Friday, 18 March 2011

The Fleas Are Here.

This is a gentle reminder for those of you who stop treating your pets regularly for fleas over the winter.
I've seen three animals with obvious fleas over the last week, and one of them belonged to me!

So start treating, but first check you are treating effectively:

Buy something that works.
Don't bother with the many cheap flea 'repellents' sold in supermarkets and pet shops. They may scare off the odd, half-hearted flea but if you have an infestation you might as well flush your money down the loo.
 I recommend Advantage, Frontline, Stronghold or Advocate.

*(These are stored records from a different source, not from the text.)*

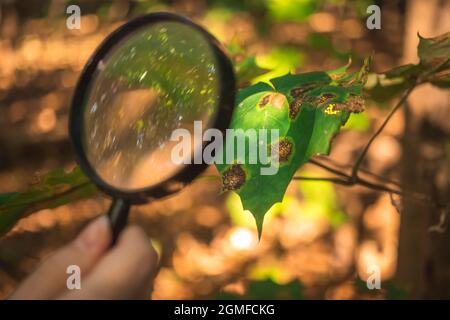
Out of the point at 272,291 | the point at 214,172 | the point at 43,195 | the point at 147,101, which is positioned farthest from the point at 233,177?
the point at 214,172

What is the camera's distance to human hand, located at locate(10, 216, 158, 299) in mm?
769

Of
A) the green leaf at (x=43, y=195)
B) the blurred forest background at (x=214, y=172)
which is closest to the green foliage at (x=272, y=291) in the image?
the green leaf at (x=43, y=195)

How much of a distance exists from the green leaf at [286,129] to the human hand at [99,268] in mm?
149

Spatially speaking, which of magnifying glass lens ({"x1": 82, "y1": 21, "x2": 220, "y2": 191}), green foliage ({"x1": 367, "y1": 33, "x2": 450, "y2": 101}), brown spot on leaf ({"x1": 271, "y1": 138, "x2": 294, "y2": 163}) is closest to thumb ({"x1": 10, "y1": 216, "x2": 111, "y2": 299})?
magnifying glass lens ({"x1": 82, "y1": 21, "x2": 220, "y2": 191})

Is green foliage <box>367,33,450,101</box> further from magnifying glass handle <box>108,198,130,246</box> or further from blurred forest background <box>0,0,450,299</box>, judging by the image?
blurred forest background <box>0,0,450,299</box>

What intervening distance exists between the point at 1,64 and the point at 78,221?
1102mm

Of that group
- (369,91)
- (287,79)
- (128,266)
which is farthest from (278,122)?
(369,91)

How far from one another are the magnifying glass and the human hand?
77mm

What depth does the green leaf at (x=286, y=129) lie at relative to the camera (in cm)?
85

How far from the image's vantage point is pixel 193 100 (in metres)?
0.97

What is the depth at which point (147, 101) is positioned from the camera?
3.28 ft

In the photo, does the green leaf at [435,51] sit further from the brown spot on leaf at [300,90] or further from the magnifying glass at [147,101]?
the magnifying glass at [147,101]

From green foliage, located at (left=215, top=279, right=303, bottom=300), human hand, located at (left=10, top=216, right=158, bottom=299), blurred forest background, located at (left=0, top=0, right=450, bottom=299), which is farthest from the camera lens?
blurred forest background, located at (left=0, top=0, right=450, bottom=299)

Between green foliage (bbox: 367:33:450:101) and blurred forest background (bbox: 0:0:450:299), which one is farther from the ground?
green foliage (bbox: 367:33:450:101)
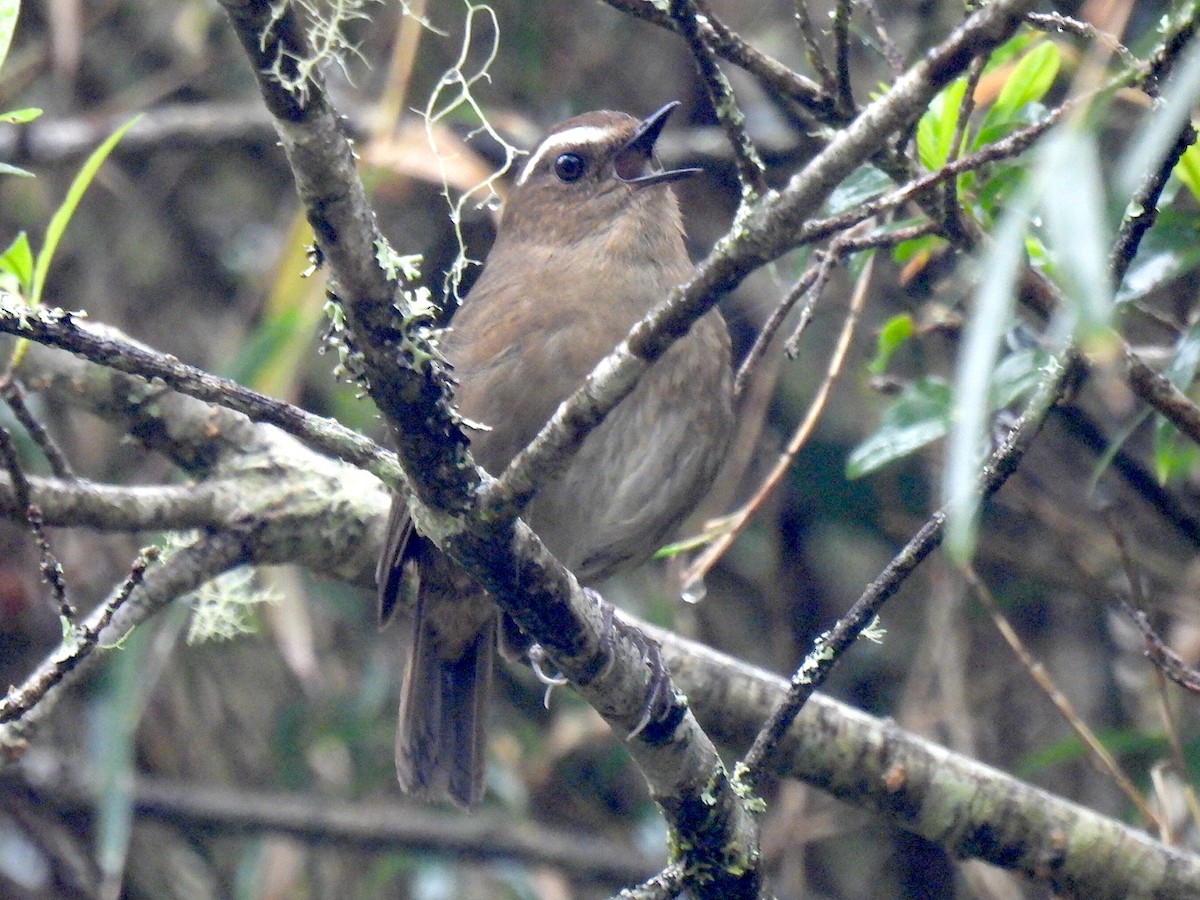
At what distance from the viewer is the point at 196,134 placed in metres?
5.30

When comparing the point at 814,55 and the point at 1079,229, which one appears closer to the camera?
the point at 1079,229

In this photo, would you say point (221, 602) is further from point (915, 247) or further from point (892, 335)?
point (915, 247)

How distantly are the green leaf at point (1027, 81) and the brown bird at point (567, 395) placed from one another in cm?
78

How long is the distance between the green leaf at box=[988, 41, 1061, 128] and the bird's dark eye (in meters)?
1.33

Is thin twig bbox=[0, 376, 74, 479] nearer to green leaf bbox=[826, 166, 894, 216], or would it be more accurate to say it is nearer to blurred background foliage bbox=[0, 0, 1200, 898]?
blurred background foliage bbox=[0, 0, 1200, 898]

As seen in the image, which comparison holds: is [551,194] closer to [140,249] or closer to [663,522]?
[663,522]

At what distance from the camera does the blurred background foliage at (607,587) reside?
14.7 feet

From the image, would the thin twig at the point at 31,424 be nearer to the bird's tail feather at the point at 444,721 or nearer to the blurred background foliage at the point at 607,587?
the blurred background foliage at the point at 607,587

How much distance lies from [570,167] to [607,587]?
177cm

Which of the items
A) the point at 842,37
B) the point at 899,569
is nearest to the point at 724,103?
the point at 842,37

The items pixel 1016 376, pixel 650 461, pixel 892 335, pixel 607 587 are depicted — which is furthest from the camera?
pixel 607 587

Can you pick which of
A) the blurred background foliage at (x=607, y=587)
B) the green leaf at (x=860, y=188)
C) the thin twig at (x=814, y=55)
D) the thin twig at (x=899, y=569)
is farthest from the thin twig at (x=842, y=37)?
the blurred background foliage at (x=607, y=587)

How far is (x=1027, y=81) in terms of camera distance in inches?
115

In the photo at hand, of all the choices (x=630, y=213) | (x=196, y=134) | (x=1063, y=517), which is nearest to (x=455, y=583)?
(x=630, y=213)
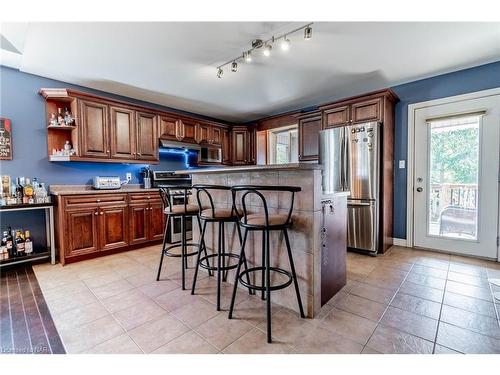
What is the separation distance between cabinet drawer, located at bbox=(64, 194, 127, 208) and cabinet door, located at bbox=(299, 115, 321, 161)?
10.2 ft

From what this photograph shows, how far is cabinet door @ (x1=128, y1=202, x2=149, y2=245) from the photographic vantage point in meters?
3.54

These monthly spot on treatments can be bought from your vet, some pet shops and on-line (some require a prescription).Some suit different pets better than others, so try another if you aren't happy with the one you are using.
Swap treatments every now and again to prevent resistance developing.
If you are treating because you've noticed fleas, then worm your pet with something that treats tapeworms at the same time.

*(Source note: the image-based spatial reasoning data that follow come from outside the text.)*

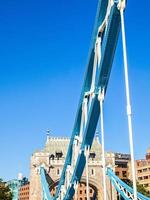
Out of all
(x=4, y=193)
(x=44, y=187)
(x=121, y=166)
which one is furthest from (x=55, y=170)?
(x=121, y=166)

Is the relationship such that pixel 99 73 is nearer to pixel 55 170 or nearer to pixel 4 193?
pixel 55 170

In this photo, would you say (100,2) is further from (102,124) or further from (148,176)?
(148,176)

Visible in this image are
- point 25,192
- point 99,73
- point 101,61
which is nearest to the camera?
point 101,61

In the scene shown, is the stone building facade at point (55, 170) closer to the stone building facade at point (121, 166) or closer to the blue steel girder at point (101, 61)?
the blue steel girder at point (101, 61)

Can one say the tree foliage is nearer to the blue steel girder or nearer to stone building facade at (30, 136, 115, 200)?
stone building facade at (30, 136, 115, 200)

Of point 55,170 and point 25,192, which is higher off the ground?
Answer: point 25,192

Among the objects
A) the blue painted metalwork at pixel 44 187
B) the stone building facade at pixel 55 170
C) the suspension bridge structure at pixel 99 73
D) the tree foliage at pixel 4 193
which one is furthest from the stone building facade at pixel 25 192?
the suspension bridge structure at pixel 99 73

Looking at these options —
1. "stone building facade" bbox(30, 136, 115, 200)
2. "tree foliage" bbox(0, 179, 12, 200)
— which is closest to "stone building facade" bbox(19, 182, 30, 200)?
"tree foliage" bbox(0, 179, 12, 200)

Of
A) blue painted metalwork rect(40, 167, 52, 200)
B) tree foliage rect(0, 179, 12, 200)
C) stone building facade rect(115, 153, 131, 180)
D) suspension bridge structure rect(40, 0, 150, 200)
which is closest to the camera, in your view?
suspension bridge structure rect(40, 0, 150, 200)

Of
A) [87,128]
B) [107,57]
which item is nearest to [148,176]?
[87,128]

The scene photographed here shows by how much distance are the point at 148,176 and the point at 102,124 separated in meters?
70.9

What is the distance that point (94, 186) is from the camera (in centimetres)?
5394

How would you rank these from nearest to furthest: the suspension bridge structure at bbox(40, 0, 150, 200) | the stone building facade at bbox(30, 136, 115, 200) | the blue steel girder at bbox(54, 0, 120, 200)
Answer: the suspension bridge structure at bbox(40, 0, 150, 200) < the blue steel girder at bbox(54, 0, 120, 200) < the stone building facade at bbox(30, 136, 115, 200)

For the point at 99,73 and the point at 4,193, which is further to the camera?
the point at 4,193
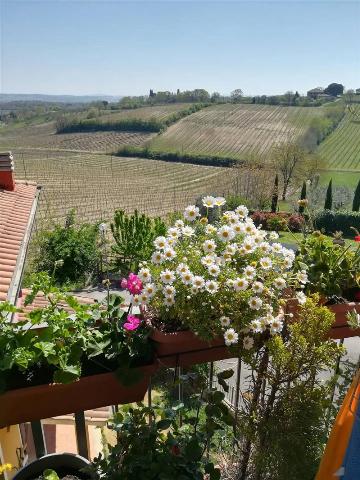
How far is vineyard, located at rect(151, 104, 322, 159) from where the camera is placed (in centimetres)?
5856

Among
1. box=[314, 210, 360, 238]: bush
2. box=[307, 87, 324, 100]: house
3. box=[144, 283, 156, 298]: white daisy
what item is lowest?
box=[314, 210, 360, 238]: bush

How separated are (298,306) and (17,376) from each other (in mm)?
1206

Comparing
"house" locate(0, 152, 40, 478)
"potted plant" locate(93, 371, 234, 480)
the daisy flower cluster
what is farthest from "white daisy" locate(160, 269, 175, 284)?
"house" locate(0, 152, 40, 478)

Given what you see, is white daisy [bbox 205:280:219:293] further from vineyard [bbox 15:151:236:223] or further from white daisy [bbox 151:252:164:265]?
vineyard [bbox 15:151:236:223]

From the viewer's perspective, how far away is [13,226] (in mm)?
6586

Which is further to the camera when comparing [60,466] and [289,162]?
[289,162]

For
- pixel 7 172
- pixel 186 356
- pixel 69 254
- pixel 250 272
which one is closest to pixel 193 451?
pixel 186 356

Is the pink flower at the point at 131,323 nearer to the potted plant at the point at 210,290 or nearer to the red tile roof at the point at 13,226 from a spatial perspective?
the potted plant at the point at 210,290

Make sure you are using the right strength.
You'll need a rough idea of what your pet weighs especially if they are at the upper or lower limit for a pack.
Seek advice if you aren't sure what strength pack to get. These products are usually very safe and it's hard to overdose your pet with them but it's better to be safe than sorry. And under dosing puts your pet at risk of fleas, despite being treated,

Read The Instructions.
The important stuff is printed on that slip of paper that you throw away once you've opened the pack, so hang onto it in case you have any questions later.
The treatments recommended above are all designed to be applied to the back of the neck, between the ears and shoulder blades. This is to stop your pet from being able to lick at the treatment.
Don't treat your pet within 3 days of bathing or swimming as it can reduce the effectiveness of these products.

And remember, treat ALL of the pets in your household if you want to prevent an infestation this summer. It's always cheaper and easier to treat regularly, than deal with a major flea problem.